First and foremoest: this topic has nothing to do with the existing audit system. It detects people blindly voting, it does that well, nobody disputes that. This topic is about detecting, warning and correcting moderators that continuously and structurally cast votes that disagree with final consensus on the review in question.
Been active for about a month now, got my 3k reputation so I can see all the review queues, and been busy at work taking my responsibility to do the community part of moderation. While at this, I've been stumped a few times already at where I saw ridiculous edits being approved, and good questions being closed without real good reason, for weird reasons just because the post had been flagged, and the flag blindly followed.
I decided to dive into this further when I just noticed the handling of this particular suggested edit. Notably, the moderation system actually worked fine in this case — it's a prime example of a bad edit, adding more information in a link that without a doubt should have been a comment, and it got rejected for exactly that reason. More notably however, 2 out of 5 reviewers actually approved this edit that is so obviously out of line. And most notably, one of the 2 approvers "has approved 337 edit suggestions and rejected 8 edit suggestions". And that's where I suspect we're having a problem that isn't fixing itself.
I've dived into this before, and noticed that most people that actually do a proper job reviewing have a reject rate of between 25% and 50%, like myself. The specific person I'm talking about has rejected 8 out of 345 suggested edits, or about 2.5%. Now that should not only raise some red flags automatically in the system methinks, it should've done that 250 edits ago - even 8 out of 100 would've been an exceptionally low ratio.
Looking up relevant discussion history here on meta found me this topic on forcing some kind of balance between approvals and rejections, and this one on robo-approvers killing review quality. The first has as accepted answer that the 'gotchas' in the queues should be able to fix this, for which I've seen too many examples already to be sure they don't (apparently they read just well enough to catch the gotchas, and approve nearly everything else), and the second boils down to a different problem that was fixed, but doesn't fix this.
I consider this to be a real problem — it's a serious defect in the review system if people can keep this up, and multiply because they aren't being corrected, since at some point there will be enough robo-approvers to become statistically relevant, and they will accidentally start hitting enough posts together to allow a lot of bad moderation decisions to slip through. The sample post I linked demonstrates this — it boiled down to two that didn't actually read the edit the properly, vs. three that did. That's very close to being the other way around.
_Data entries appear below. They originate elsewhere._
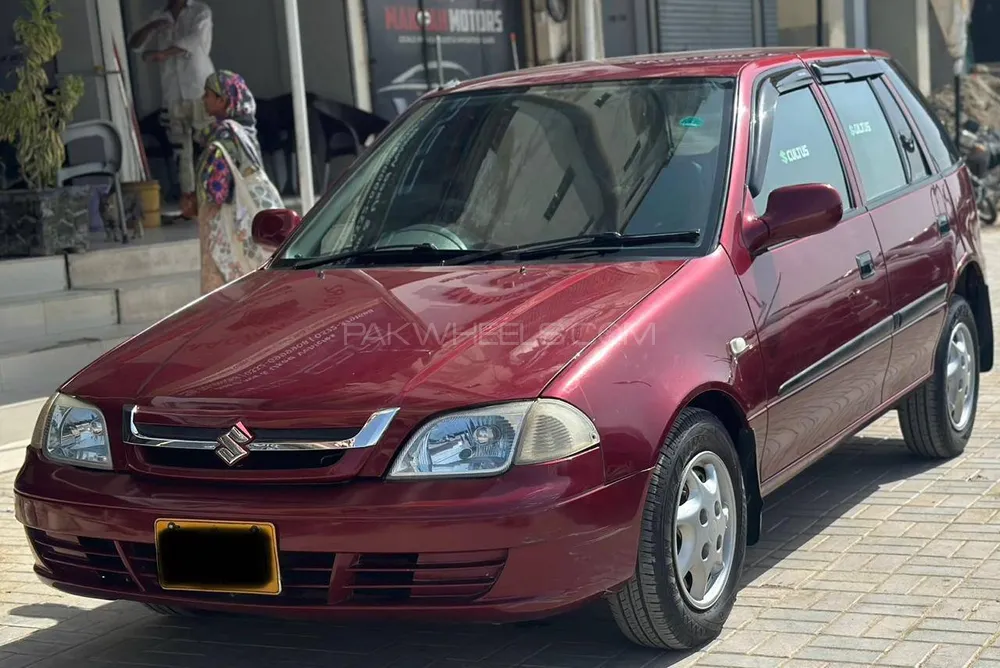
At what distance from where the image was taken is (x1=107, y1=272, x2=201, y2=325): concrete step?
891 cm

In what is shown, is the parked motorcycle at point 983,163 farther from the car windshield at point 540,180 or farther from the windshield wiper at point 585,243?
the windshield wiper at point 585,243

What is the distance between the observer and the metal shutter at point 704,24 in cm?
→ 1775

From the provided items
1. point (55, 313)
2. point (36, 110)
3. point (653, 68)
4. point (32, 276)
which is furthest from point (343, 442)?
point (36, 110)

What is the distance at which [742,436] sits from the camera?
425 cm

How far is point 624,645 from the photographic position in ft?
13.4

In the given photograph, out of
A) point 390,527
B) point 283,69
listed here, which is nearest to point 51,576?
point 390,527

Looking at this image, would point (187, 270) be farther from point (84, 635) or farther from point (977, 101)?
point (977, 101)

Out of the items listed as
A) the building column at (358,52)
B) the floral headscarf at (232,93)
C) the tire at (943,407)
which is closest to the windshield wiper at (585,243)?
the tire at (943,407)

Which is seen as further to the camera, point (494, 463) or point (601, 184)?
point (601, 184)

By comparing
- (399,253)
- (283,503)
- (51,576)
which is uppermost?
(399,253)

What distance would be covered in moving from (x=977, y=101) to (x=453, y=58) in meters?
11.4

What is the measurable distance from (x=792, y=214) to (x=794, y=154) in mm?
631

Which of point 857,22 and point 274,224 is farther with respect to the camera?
point 857,22

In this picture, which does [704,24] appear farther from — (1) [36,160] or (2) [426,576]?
(2) [426,576]
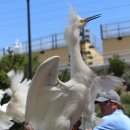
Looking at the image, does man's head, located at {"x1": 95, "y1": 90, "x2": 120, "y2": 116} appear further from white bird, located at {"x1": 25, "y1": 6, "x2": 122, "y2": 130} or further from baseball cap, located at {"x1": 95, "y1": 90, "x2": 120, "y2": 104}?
white bird, located at {"x1": 25, "y1": 6, "x2": 122, "y2": 130}

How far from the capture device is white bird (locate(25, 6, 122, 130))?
4.84m

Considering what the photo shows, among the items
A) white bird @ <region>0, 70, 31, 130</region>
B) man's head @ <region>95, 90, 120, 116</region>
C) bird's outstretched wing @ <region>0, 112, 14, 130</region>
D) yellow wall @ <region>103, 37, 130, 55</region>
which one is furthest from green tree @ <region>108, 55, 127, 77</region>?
man's head @ <region>95, 90, 120, 116</region>

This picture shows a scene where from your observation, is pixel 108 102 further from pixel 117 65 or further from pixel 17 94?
pixel 117 65

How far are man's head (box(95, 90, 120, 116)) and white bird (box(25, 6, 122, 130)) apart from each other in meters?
0.65

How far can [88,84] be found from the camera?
4.97 m

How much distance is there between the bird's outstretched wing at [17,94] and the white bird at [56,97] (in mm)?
1303

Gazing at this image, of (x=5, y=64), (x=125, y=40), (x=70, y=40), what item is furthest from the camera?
(x=125, y=40)

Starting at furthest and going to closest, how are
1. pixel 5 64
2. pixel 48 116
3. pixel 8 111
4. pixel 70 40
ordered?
1. pixel 5 64
2. pixel 8 111
3. pixel 70 40
4. pixel 48 116

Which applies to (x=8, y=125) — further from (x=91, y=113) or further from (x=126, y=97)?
(x=126, y=97)

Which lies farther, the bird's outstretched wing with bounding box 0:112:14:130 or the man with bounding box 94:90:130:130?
the bird's outstretched wing with bounding box 0:112:14:130

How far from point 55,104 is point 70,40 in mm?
730

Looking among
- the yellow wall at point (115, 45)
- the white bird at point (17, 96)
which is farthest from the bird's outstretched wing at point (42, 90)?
the yellow wall at point (115, 45)

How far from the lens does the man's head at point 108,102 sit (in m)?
5.65

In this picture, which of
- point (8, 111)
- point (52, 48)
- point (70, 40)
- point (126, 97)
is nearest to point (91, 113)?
point (70, 40)
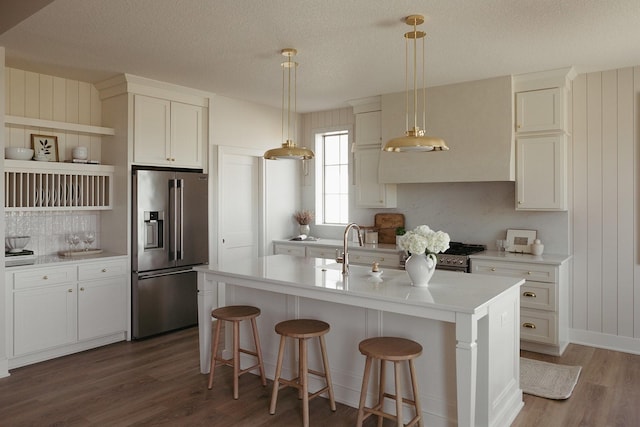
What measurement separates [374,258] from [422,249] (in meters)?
2.50

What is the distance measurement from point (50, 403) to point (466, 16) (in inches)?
153

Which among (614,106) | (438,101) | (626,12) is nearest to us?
(626,12)

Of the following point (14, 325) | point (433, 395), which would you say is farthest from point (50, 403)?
point (433, 395)

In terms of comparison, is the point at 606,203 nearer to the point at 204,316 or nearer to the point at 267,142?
the point at 204,316

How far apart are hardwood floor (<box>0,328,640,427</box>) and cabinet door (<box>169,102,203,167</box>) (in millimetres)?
2091

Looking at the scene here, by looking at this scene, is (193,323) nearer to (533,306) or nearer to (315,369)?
(315,369)

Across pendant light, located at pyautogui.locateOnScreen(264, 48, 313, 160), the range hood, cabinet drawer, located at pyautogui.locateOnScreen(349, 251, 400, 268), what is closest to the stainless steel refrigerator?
pendant light, located at pyautogui.locateOnScreen(264, 48, 313, 160)

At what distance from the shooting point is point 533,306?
4.25 meters

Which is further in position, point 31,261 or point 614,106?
point 614,106

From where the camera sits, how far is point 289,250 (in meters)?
5.98

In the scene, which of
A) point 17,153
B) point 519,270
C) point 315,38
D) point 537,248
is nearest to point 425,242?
point 315,38

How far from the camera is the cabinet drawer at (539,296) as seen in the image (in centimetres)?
415

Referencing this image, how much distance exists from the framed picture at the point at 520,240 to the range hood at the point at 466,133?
1.97 feet

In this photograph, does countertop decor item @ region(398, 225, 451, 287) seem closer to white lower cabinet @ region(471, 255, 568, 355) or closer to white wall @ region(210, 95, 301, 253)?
white lower cabinet @ region(471, 255, 568, 355)
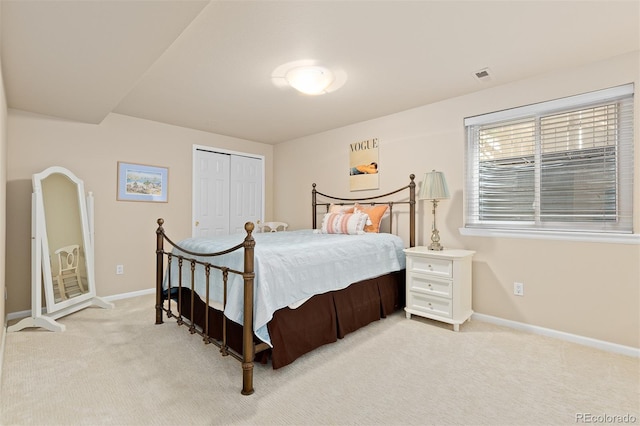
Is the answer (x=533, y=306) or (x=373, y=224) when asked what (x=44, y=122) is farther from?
(x=533, y=306)

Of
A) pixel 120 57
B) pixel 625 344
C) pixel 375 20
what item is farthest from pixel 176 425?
pixel 625 344

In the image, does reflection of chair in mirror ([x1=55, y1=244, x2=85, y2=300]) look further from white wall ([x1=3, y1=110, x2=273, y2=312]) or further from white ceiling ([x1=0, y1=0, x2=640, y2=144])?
white ceiling ([x1=0, y1=0, x2=640, y2=144])

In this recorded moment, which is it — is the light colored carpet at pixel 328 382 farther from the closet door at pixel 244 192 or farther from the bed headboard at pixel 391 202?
the closet door at pixel 244 192

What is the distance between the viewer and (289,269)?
2.20m

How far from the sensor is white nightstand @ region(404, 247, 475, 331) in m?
2.84

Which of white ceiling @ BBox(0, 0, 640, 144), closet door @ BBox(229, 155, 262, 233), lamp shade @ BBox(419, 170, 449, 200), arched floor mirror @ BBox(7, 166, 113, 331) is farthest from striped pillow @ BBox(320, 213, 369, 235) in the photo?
arched floor mirror @ BBox(7, 166, 113, 331)

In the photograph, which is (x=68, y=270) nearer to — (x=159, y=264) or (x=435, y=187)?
(x=159, y=264)

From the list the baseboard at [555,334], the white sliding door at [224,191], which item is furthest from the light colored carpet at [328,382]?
the white sliding door at [224,191]

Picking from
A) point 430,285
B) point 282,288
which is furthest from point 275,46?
point 430,285

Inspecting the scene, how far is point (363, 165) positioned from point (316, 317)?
2298mm

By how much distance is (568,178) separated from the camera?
270 centimetres

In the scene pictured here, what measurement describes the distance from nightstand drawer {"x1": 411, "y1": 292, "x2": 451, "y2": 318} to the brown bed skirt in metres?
0.27

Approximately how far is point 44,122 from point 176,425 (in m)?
3.44

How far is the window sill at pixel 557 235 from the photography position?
7.79 ft
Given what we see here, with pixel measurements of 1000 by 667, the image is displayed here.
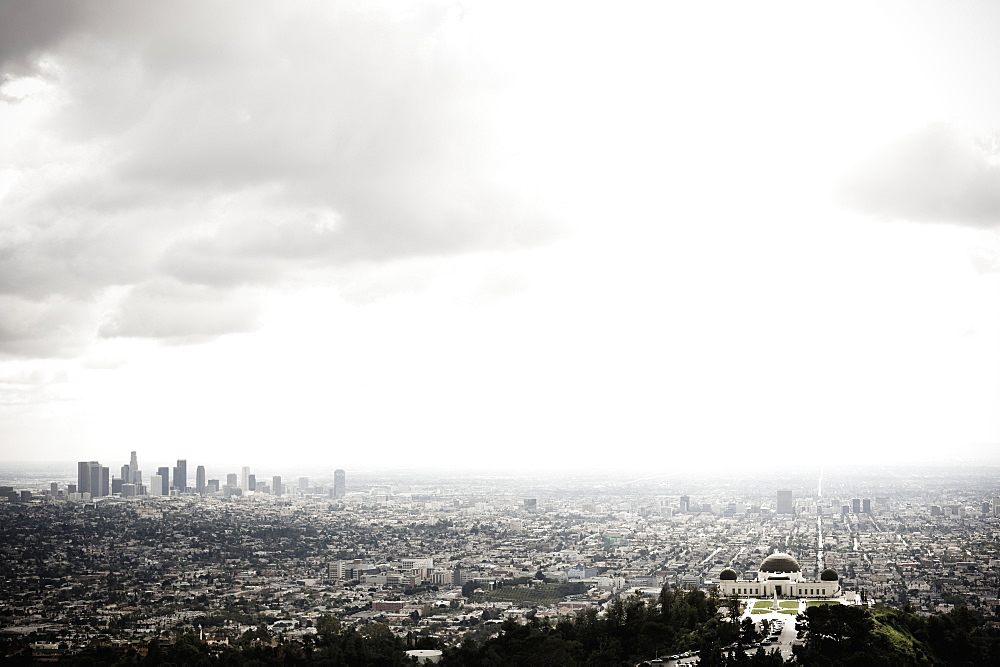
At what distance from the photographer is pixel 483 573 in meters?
50.2

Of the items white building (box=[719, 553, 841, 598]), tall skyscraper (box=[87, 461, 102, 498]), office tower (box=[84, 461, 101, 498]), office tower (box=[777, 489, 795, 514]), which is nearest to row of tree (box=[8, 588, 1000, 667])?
white building (box=[719, 553, 841, 598])

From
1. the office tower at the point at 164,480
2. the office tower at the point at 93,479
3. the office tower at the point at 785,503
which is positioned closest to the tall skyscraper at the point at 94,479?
the office tower at the point at 93,479

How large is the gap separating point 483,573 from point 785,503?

So, I definitely think the system should analyze reviewing statistics, and keep track of when people:
- Have an approve/reject ratio that is way outside the site-wide normalized range
- Make a statistically relevant number of decisions that do not agree with the eventual outcome of the review
In both cases, if a flag is raised, the user should be put on review alert (with notification of this) where moderators (and/or for example 10k+ rep users) should review (some of) their decisions, until it is either decided that the user will not learn and have his reviewing privileges revoked or downscaled, or he has improved his moderation quality sufficiently to remove the flag.
Let it be said that I'm all for differing opinions, that's what makes a democratic moderation system work, but if someone disagrees with the rest of the system 90+% of the time one has to wonder whether he should be part of the system and be allowed to continue 'sabotaging' it.